Avrupa’dan ya da dünyanın diğer bir yerinden alınıp çabucak uygulamaya konulacak ve CHP’yi çarçabuk iktidara taşıyacak bir toplumsal demokrasi modeli, programı, tecrübesi yok. Zira Türkiye’nin siyasi, toplumsal, ekonomik ve kültürel dokuları ve şartları Avrupa’dan da solun kıymetli bir siyasi geçmişe ve güce sahip olduğu Latin Amerika’dan da epeyce farklı.
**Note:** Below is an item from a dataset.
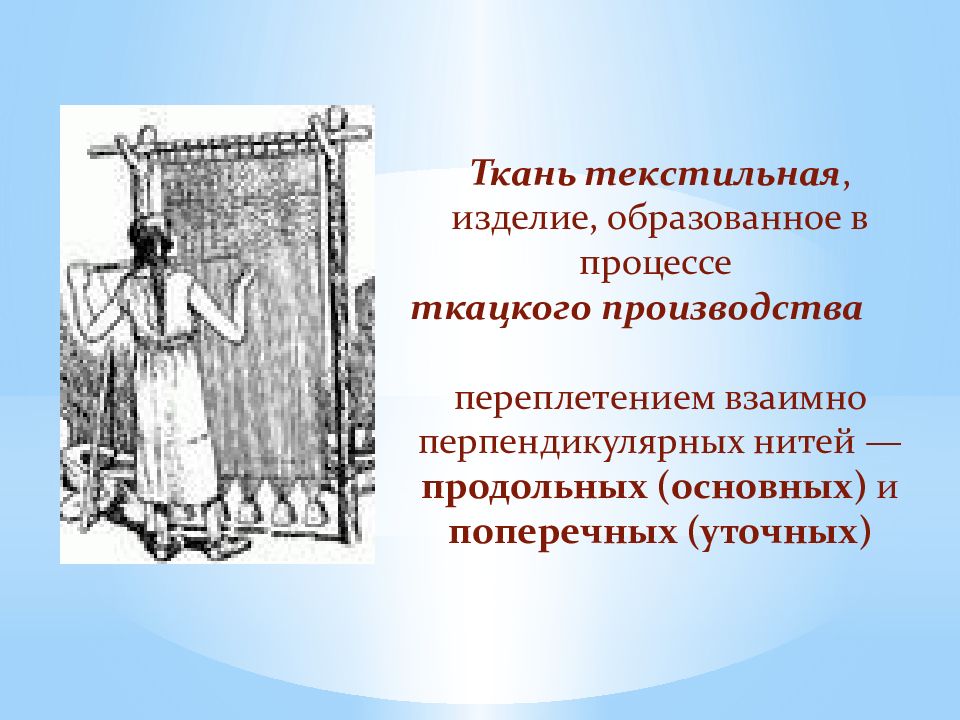 Ткань текстильная, изделие, образованное в процессе ткацкого производства

переплетением взаимно перпендикулярных нитей — продольных (основных) и поперечных (уточных)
Gelişmiş Avrupa ülkeleri bilgi toplumu hatta bilgi toplumunun ileri etaplarına geçerken Türkiye kırsal toplum özelliklerini sürdüren ve şimdi tam manasıyla sanayi toplumu olmayı başaramamış bir ülke. İki kıymetli fark daha var. Birincisi, Türkiye’nin en temel sorunu kuşkusuz rejimin otoriterleşmesi. CHP için demokrasi sıkıntısının ve uğraşının öncelliği. İkincisi, Türkiye’de siyasi iktidar Cumhuriyetin bilim, laiklik, akılcı fikir, bayan erkek eşitliği üzere temel kazanımlarını ortadan kaldırmaya çalışıyor. CHP buna da karşı çıkıyor.

Peki CHP’nin geleceği ile ilgili tartışmaları nasıl değerlendiriyorsunuz?
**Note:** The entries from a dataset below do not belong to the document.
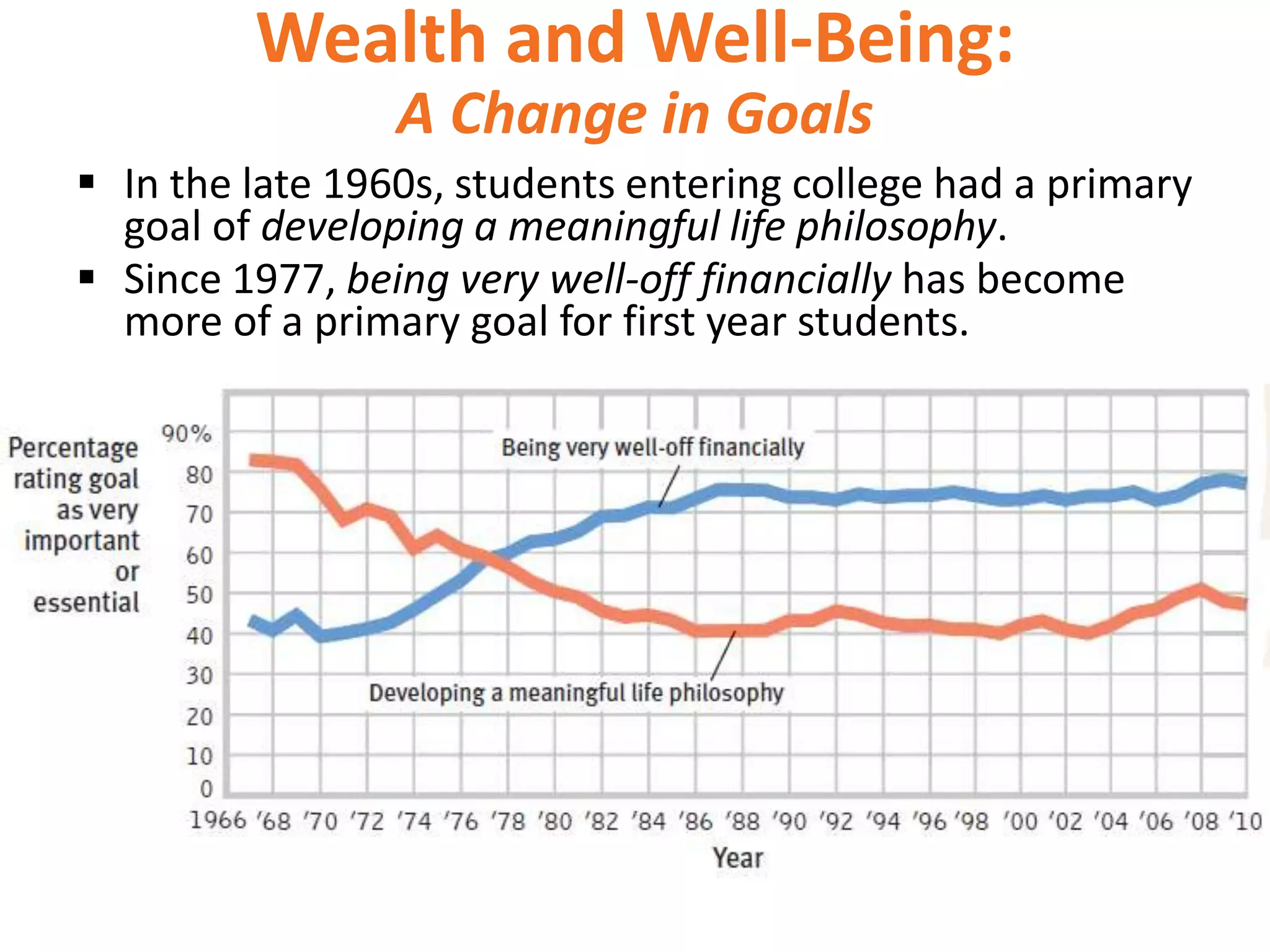 Wealth and Well-Being:
A Change in Goals

▪ In the late 1960s, students entering college had a primary goal of developing a meaningful life philosophy.
▪ Since 1977, being very well-off financially has become more of a primary goal for first year students.

Percentage rating goal as very important or essential

90%
80
70
60
50
40
30
20
10
0

Being very well-off financially

Developing a meaningful life philosophy

1966 '68 '70 '72 '74 '76 '78 '80 '82 '84 '86 '88 '90 '92 '94 '96 '98 '00 '02 '04 '06 '08 '10

Year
Son 30-40 yılda eşitsizlik global, ulusal, bölgesel ve lokal seviyelerde büyük artış gösterdi. Eşitsizlik salt ekonomik bir sorun değil. Bu nedenle CHP hem sınıfsal hem de kültürel nedenlerle dezavantajlı pozisyona itilen tüm mağdurlara seslenmek ve onların meselelerine tahlil üretme sorunu ile karşı karşıya. Bu kapsamda bilhassa çalışan fakirlere yönelik siyasetlere ağrılık vermesi gerekiyor. Başka yanda kültürel kimlik kaynaklı sıkıntılar var. Burada gerekli olan kültürel tanıma siyasetleriyle mağduriyetlerin giderilmesi ve eşit vatandaşlığın sağlanması. Bu tıp savlı amaçları gerçekleştirmek ise lakin devletin iktisada müdahalesi ile mümkün hale gelebilir.